• **Task instructions**
Retype, character for character, the stretch of the listing from the line containing "What is the distance" through the end of the listing.

• **Spatial question listing**

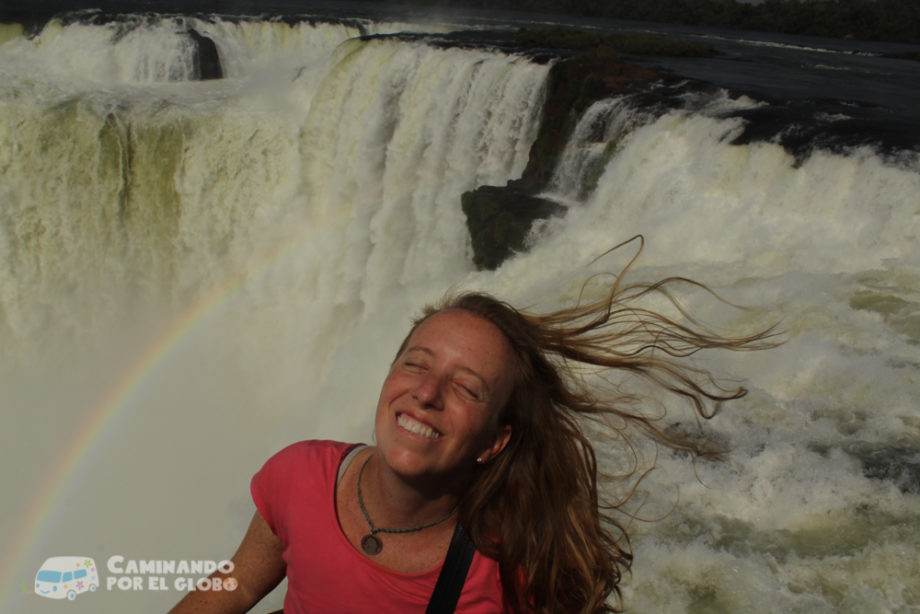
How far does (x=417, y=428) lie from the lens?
1.48 meters

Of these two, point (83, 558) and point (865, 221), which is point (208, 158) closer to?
point (83, 558)

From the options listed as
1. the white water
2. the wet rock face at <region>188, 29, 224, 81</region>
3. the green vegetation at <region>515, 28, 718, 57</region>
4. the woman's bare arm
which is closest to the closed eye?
the woman's bare arm

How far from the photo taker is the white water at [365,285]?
286 cm

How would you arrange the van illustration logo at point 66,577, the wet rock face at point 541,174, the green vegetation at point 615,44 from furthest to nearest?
1. the green vegetation at point 615,44
2. the wet rock face at point 541,174
3. the van illustration logo at point 66,577

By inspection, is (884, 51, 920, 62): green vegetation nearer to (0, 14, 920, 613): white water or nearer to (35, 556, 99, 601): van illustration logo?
(0, 14, 920, 613): white water

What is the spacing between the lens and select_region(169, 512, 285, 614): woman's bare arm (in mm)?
1615

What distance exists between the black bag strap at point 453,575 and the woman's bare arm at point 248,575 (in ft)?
1.31

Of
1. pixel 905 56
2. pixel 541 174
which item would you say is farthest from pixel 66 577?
pixel 905 56

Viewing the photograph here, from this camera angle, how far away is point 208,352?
34.8 feet

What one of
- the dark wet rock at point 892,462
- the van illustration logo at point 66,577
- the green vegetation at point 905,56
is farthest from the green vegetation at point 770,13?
the dark wet rock at point 892,462

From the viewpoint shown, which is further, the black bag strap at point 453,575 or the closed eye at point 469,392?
the closed eye at point 469,392

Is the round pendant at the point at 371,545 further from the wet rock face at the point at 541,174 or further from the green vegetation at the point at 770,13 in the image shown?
the green vegetation at the point at 770,13

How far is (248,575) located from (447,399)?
611 millimetres

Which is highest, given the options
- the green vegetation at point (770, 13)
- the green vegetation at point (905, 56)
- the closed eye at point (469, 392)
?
the green vegetation at point (770, 13)
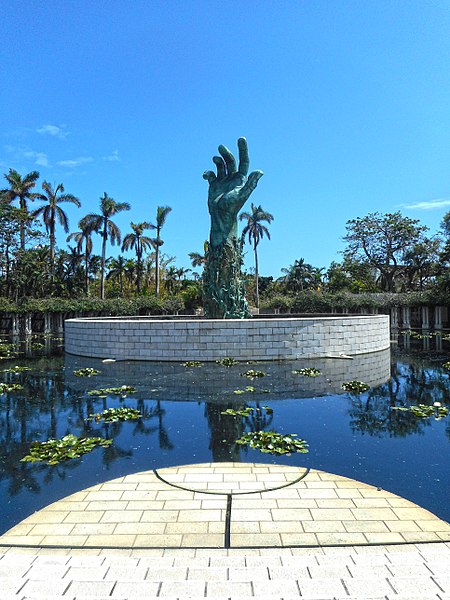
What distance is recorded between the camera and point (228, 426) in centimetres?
663

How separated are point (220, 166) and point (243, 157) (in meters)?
1.20

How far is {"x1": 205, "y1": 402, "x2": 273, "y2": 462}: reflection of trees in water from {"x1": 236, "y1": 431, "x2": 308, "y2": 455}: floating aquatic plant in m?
0.17

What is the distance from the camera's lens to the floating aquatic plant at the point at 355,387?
360 inches

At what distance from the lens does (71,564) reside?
119 inches

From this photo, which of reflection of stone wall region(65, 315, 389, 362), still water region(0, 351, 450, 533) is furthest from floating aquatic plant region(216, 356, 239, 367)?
still water region(0, 351, 450, 533)

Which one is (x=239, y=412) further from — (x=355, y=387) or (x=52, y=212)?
(x=52, y=212)

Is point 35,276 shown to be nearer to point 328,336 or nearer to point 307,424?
point 328,336

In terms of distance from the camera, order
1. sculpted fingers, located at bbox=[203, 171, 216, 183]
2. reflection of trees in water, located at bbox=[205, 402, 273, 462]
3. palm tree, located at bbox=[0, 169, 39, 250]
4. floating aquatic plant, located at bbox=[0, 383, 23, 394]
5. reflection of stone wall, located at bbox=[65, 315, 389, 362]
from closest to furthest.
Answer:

• **Solution for this exercise**
What is the distance from the camera's lens to the floating aquatic plant at the point at 355,387?
360 inches

At what distance from the lens does (71,564) reside?
119 inches

From this photo, which of reflection of stone wall region(65, 315, 389, 362), still water region(0, 351, 450, 533) is furthest from floating aquatic plant region(216, 356, 239, 367)?
still water region(0, 351, 450, 533)

Which one is (x=239, y=412) further from — (x=355, y=387) or (x=52, y=212)?
(x=52, y=212)

Is point 35,276 shown to be nearer to point 328,336 or nearer to point 307,424?
point 328,336

In terms of distance from the camera, order
1. sculpted fingers, located at bbox=[203, 171, 216, 183]
2. reflection of trees in water, located at bbox=[205, 402, 273, 462]
3. palm tree, located at bbox=[0, 169, 39, 250]
4. floating aquatic plant, located at bbox=[0, 383, 23, 394]
5. reflection of stone wall, located at bbox=[65, 315, 389, 362]
from closest to furthest.
Answer:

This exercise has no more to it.